Le parent italien

New Member
Hi , what is it the Brahalla,thanks?
In Scandinavian countries, Odin carried the slain from Brahalla to Valhalla in a golden ship.
  • Le parent italien

    New Member
    Where have you find this word or name? I don't think it is something from original Norse mythology.

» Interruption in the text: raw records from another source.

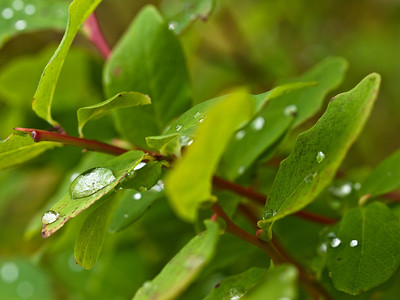 Water drops on blueberry leaves.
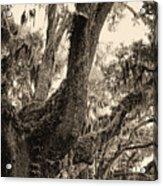 Georgia Live Oaks And Spanish Moss In Sepia Acrylic Print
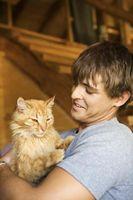 Planificación para el costo de tener un gato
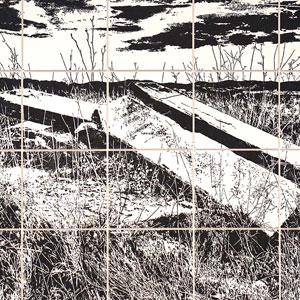 Exposició 'Lluites limítrofes' de l'artista garrotxí Adrià Gamero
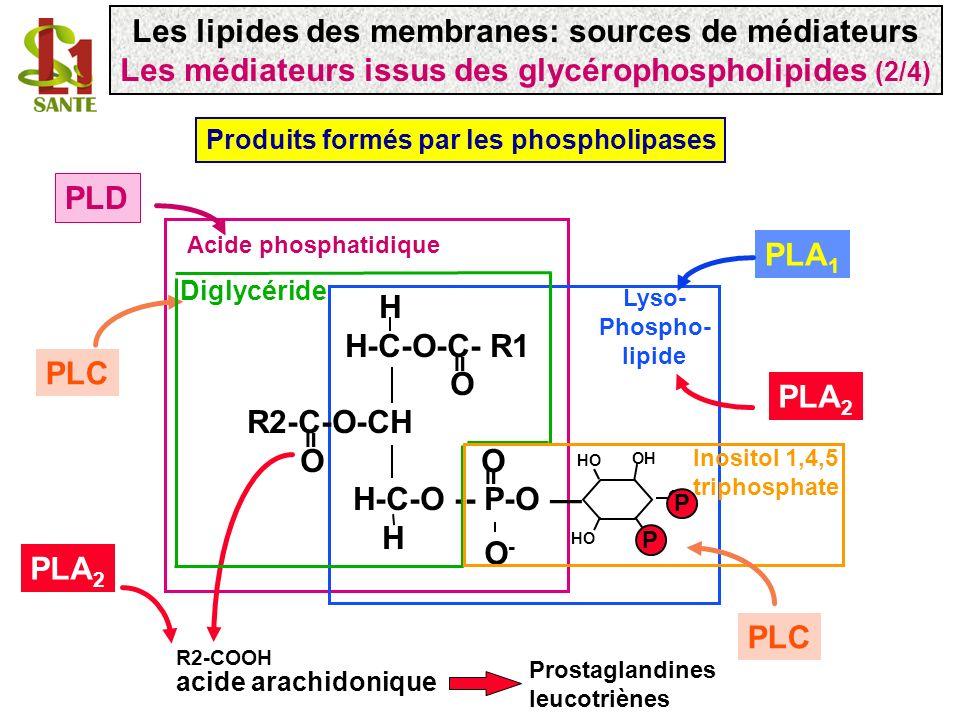 Exemple des dérivés de lacide arachidonique COOH acide arachidonique C20 :4 ( 5, 8, 11, 14) 5 8 11 20 Phospholipides membranaires Phospholipases A 2 - Certaines phospholipases A 2 reconnaissent spécifiquement lacide arachidonique - Hydrolyse de la liaison ester en position 2 du glycérol (ne nécessite pas dénergie) Les lipides des membranes: sources de médiateurs Les médiateurs issus des glycérophospholipides (3/4)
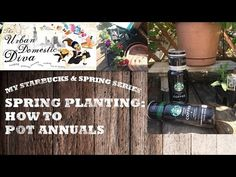 My #starbucks & spring series, HOW TO REPOT ANNUALS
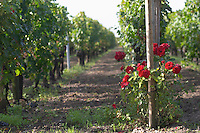 Vineyard. Chateau la Grace Dieu les Menuts, Saint Emilion, Bordeaux, France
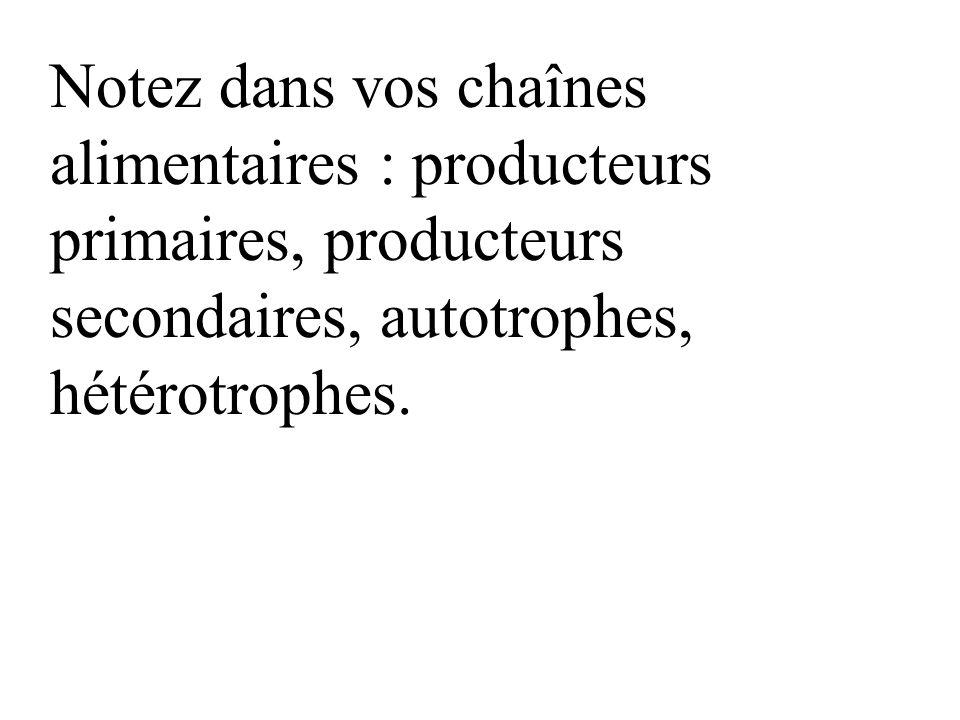 Notez dans vos chaînes alimentaires : producteurs primaires, producteurs secondaires, autotrophes, hétérotrophes.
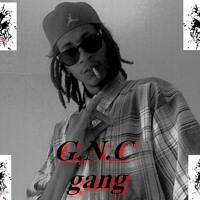 DJ GANGSTA NIGGA   M.L.K feat waka flocka - son psyco (GNC gang trapremix) - YouTube2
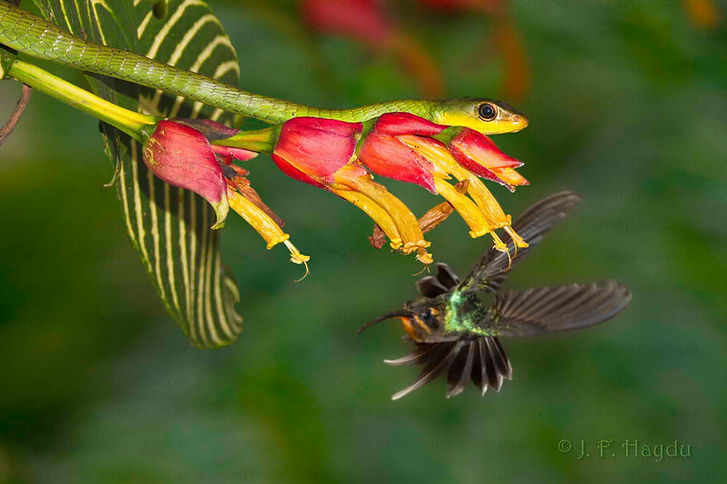 Serpentes arborícolas  como a  Chironius exoletus  predam pequenas aves também. O beija-flor Phaethornis guy  está alerta e alvoroçado e assim o predador não tem muita chance. Porém a serpente é paciente e aguardará uma presa mais incauta. As flores são da Sanchezia speciosa-Acanthaceae.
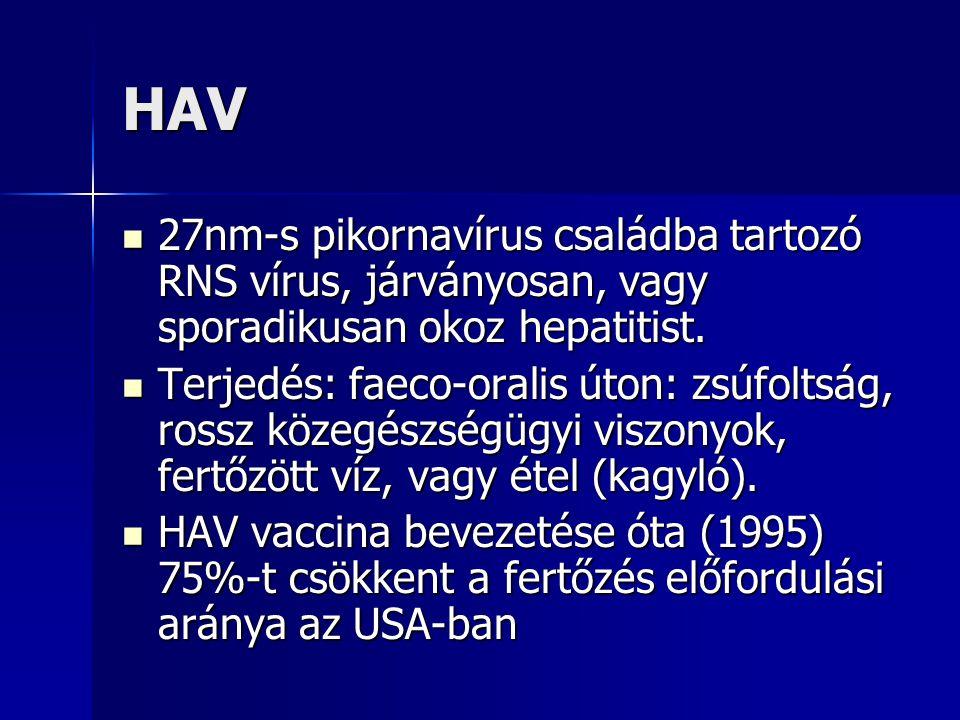 HAV 27nm-s pikornavírus családba tartozó RNS vírus, járványosan, vagy sporadikusan okoz hepatitist.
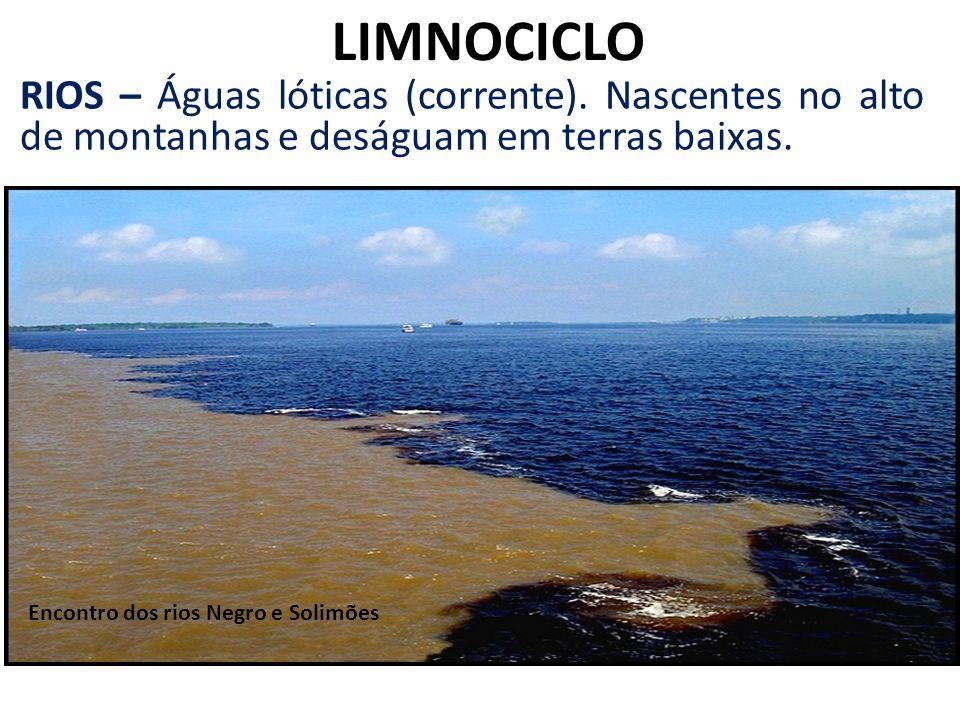 LIMNOCICLO RIOS – Águas lóticas (corrente). Nascentes no alto de montanhas e deságuam em terras baixas. Encontro dos rios Negro e Solimões
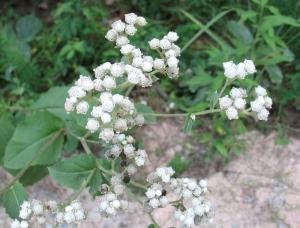 wild quinine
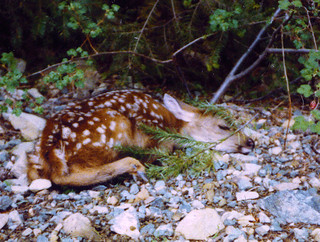 Shhhhh ........ Sleeping Fawn .... Trinity Alps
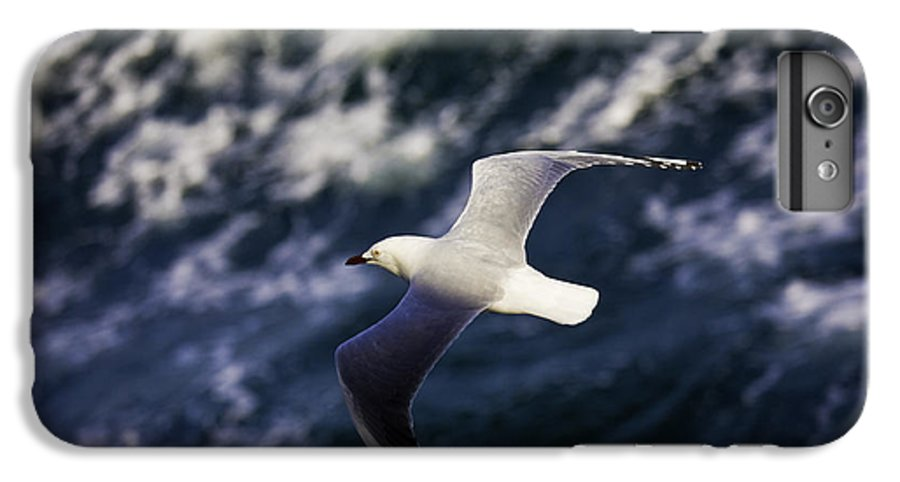 Seagull IPhone 6 Plus Case featuring the photograph Seagull In Wake by Avalon Fine Art Photography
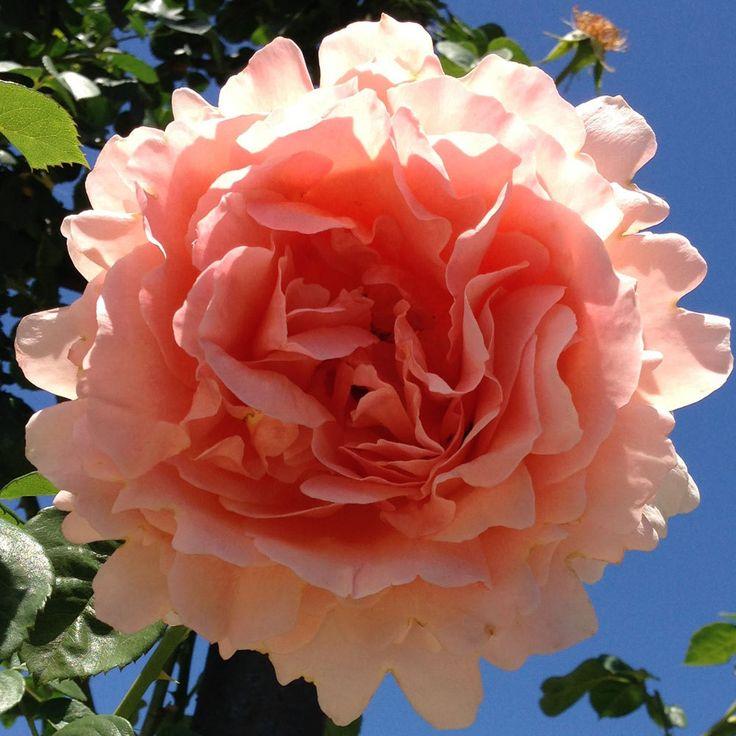 тому это роза полька описание и фото хотите удивить свою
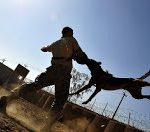 कुत्ता काटने के लक्षण और इलाज : Dog Bite Treatment in hindi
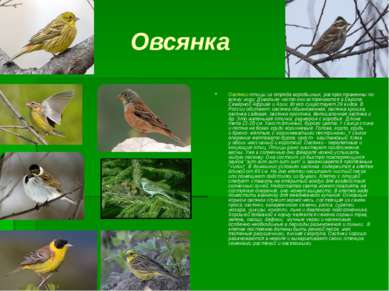 Овсянка Овсянки-птицы из отряда воробьиных, распространенны по всему миру. До...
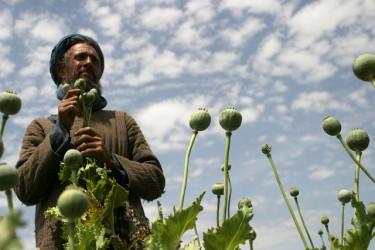 Farmer in poppy field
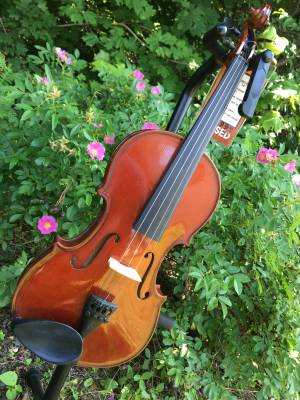 Student II Viola Outfit 14 Inch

    In Scandinavian mythology, a fabulous dog called Garmr was believed to guard the entrance to the infernal regions. Several of the northern nations of Europe believed the dead had to cross over water in boats to their future home. For this reason, in Scandinavia, bodies were sometimes buried in ships. A large vessel containing the bones and weapons of some deceased chief was found a few years ago near the Sonde Fjord in Norway. Sweden, too, has popular legends to the same effect. Thus, Odin is fabled to have conveyed the slain from Brahalla to Valhalla in a golden ship.


    Senior Member
    I would regard this text with a good deal of skepticism.
    As a Norwegian, I don't understand what is meant by "Sonde Fjord in Norway". There is a region called Sunnfjord, formerly spelt Søndfjord, but this is actually not a fjord.
    As to "Brahalla", my only guess -- probably wrong! -- is that it could refer to the Brahälla or Brahehälla castle ruins at Gränna in Sweden. But whether these have been tied to local myths about Norse gods, I have no idea. The castle dates back less than 350 years.

    Brahälla – Wikipedia


    Senior Member
    It seems that H. Murray-Aynsley couldn't spell Scandinavian names, but the rest may still be right. My guess is that "the Sonde Fjord" in Norway should be Sandefjord (which is a town and not a fjord). That fits with the "large vessel containing the bones and weapons of some deceased chief", which could be the Gokstad Ship (a viking ship found in a burial mound near Sandefjord).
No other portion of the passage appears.